William Dalrymple, Spectator

‘Empire as unmitigated arrogance and exploitation is too simple an answer for David Gilmour in The British in India. The depth of his research uncovers nuance and complexity among colonial lives in the subcontinent and a startling degree of osmosis between the imperial cohort and the cultures it dominated.’

Jonathan Keates, Times Literary Supplement

‘David Gilmour’s The British in India is a work of scholarship that is also a delight to read. The subject – the men and women who, for 300 years, abandoned Britain in favour of India – is, in itself, a guarantee of excitement and intrigue, but Gilmour writes about each character – fortune hunter missionary or public servant with a vivid familiarity. Readers who look for vindication of the Raj or a condemnation of imperialism will be disappointed. What Gilmour offers is the story of extraordinary lives inspired, I suspect, by the same fascination that moved so many Britons to make India their home.’

Roy Hattersley, New Statesman

‘Imperialism in all its forms continues to provoke lively debate. This year David Gilmour has made a major contribution to that discussion with his magisterial The British in India. In this superb book he examines the motivations of British residents of India during the Raj. He looks at what they did, where they lived and how they died. What particularly strikes one is how few they were in number, and how remarkable it was that they governed so vast an area for so long. It is a fascinating story, explored with rigorous scholarship and intensely readable.’

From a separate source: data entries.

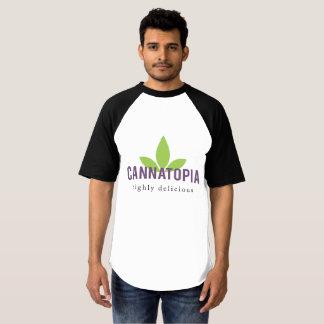 Camiseta T do logotipo de Cannatopia do basebol do Raglan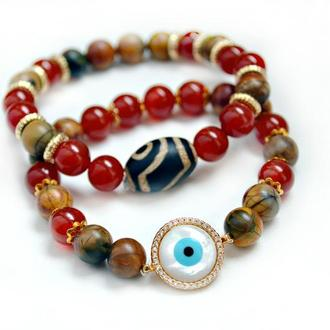 Комплект браслетов из Сердолика и Яшмы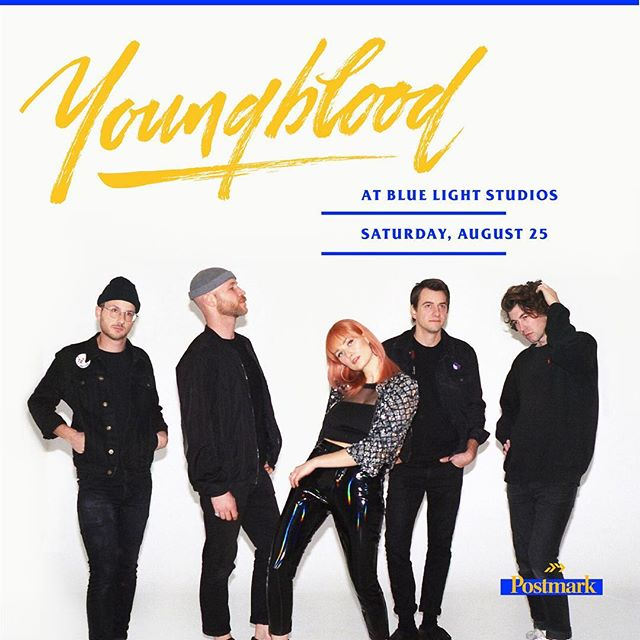 Just a few more hours until doors open! Snag your tickets to see @youryoungblood Youngblood before someone else does! ;) http://ow.ly/vFdq30lyvyH . . . . . #Do604 #LiveMusicVancouver #YvrEvents #vancitybuzz #VancityHype #VancityLife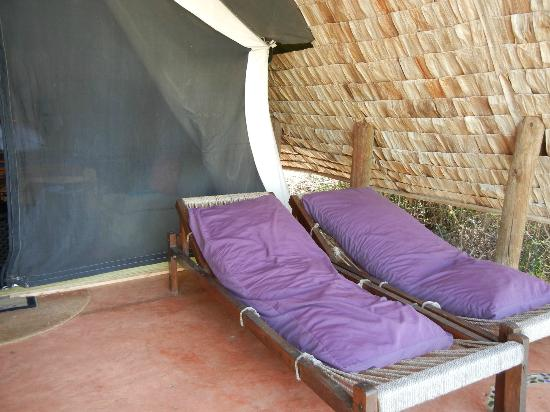 andBeyond Grumeti Serengeti Tented Camp : lounge chairs outside my tent, great for relaxing in between drives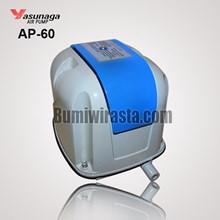 Yasunaga Air Pump AP-60 Pompa Aerator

Alexander McCall Smith, New Statesman

 

‘Taking in everything from shopping to hunting and holidays, Gilmour’s exploration of two centuries of British life in India teems with colour. Massively researched and drolly observed, his book is tremendous feat of scholarship, but at its heart are the stories of individuals: explorers, civil servants, soldiers and missionaries, all described with wit and sympathy.’